## ASSIGNMENT
Beginning with the line that contains "libri da leggere consigliati da nanopress" and ending with the last line of the records, write out each line exactly and omit the pictures.

## DATA TO EXAMINE
################
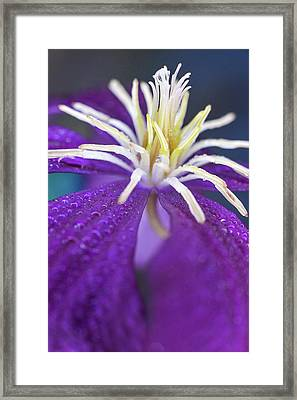 Framed Print featuring the photograph Stretch by Michelle Wermuth
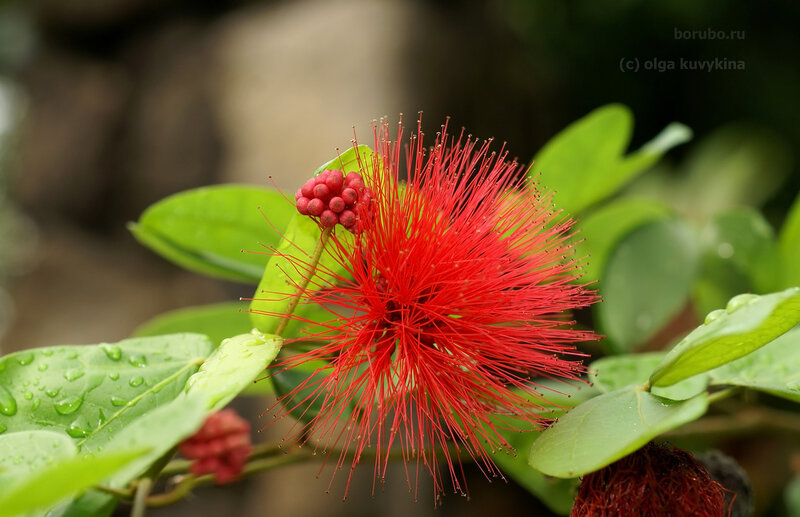 Каллиандра красноголовая (Calliandra haematocephala Hassk)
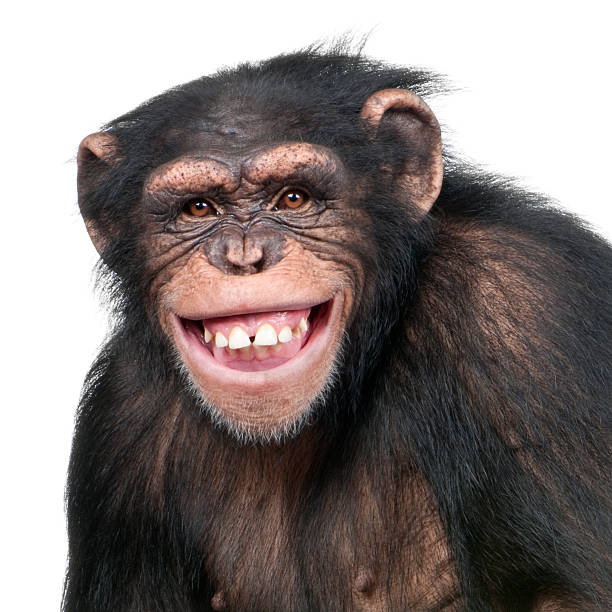 young chimpanzee - simia troglodytes (6 years old) - ape stock pictures, royalty-free photos & images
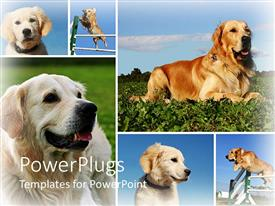 PowerPlugs: PowerPoint template with day light view of six dogs playing on the grass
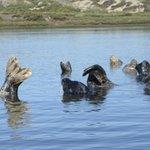 Seals posing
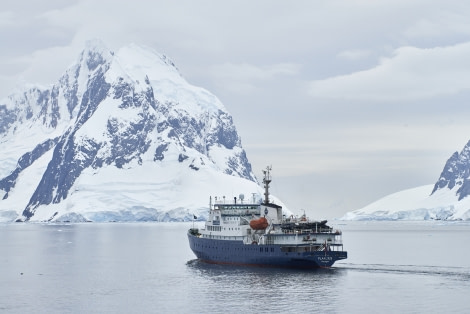 Antarctica, Plancius, Lemaire © Mike Louagie-Oceanwide Expeditions (3).jpg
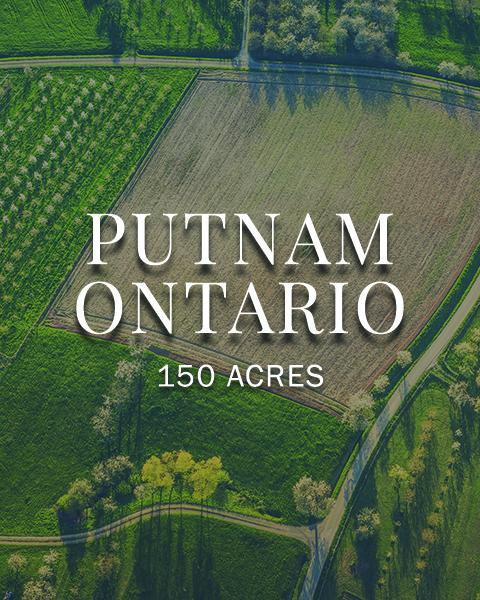 Putnam Ontario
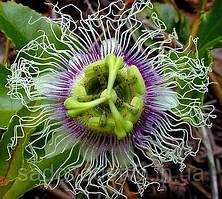 Passiflora edulis flavicarpa - Lilikoi
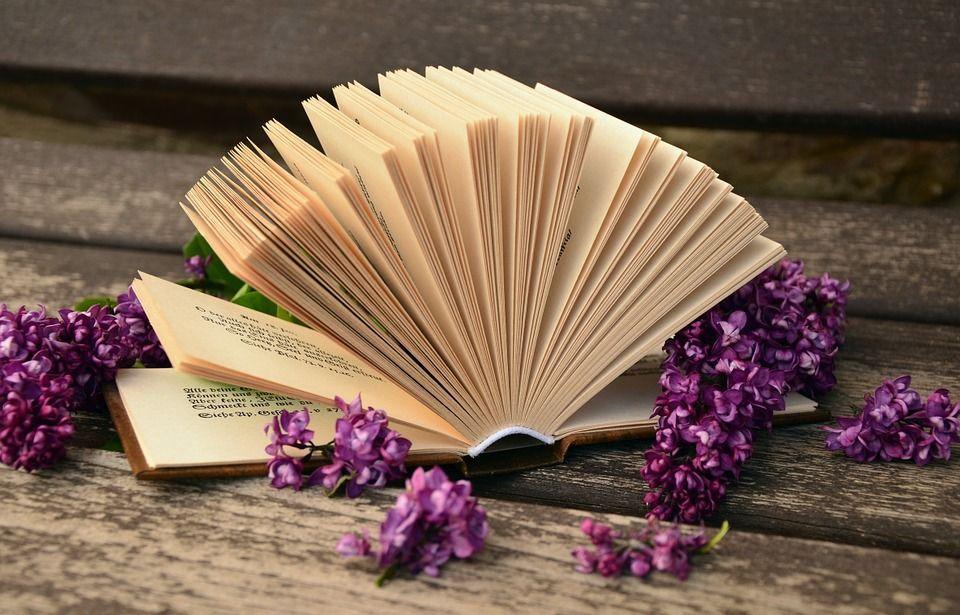 libri da leggere consigliati da nanopress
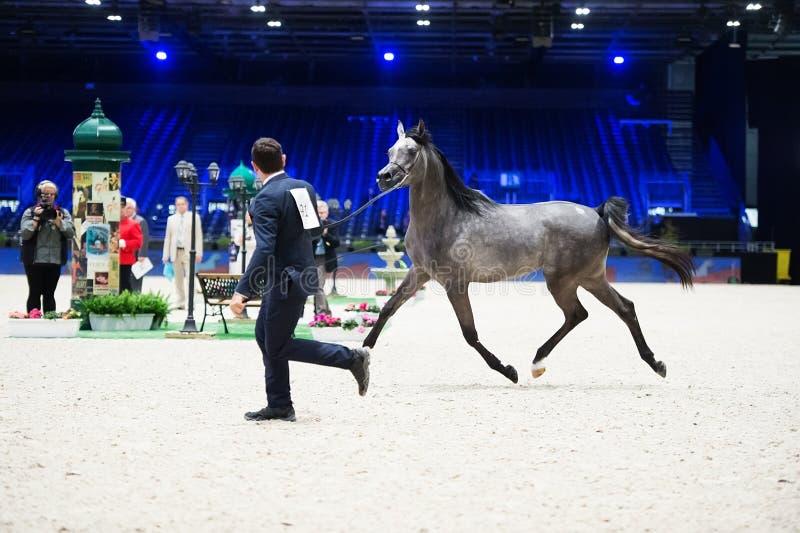阿拉伯马世界冠军, Nord Villepente在巴黎 Pari 免版税库存照片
################
## RESPONSE
 libri da leggere consigliati da nanopress
阿拉伯马世界冠军, Nord Villepente在巴黎 Pari 免版税库存照片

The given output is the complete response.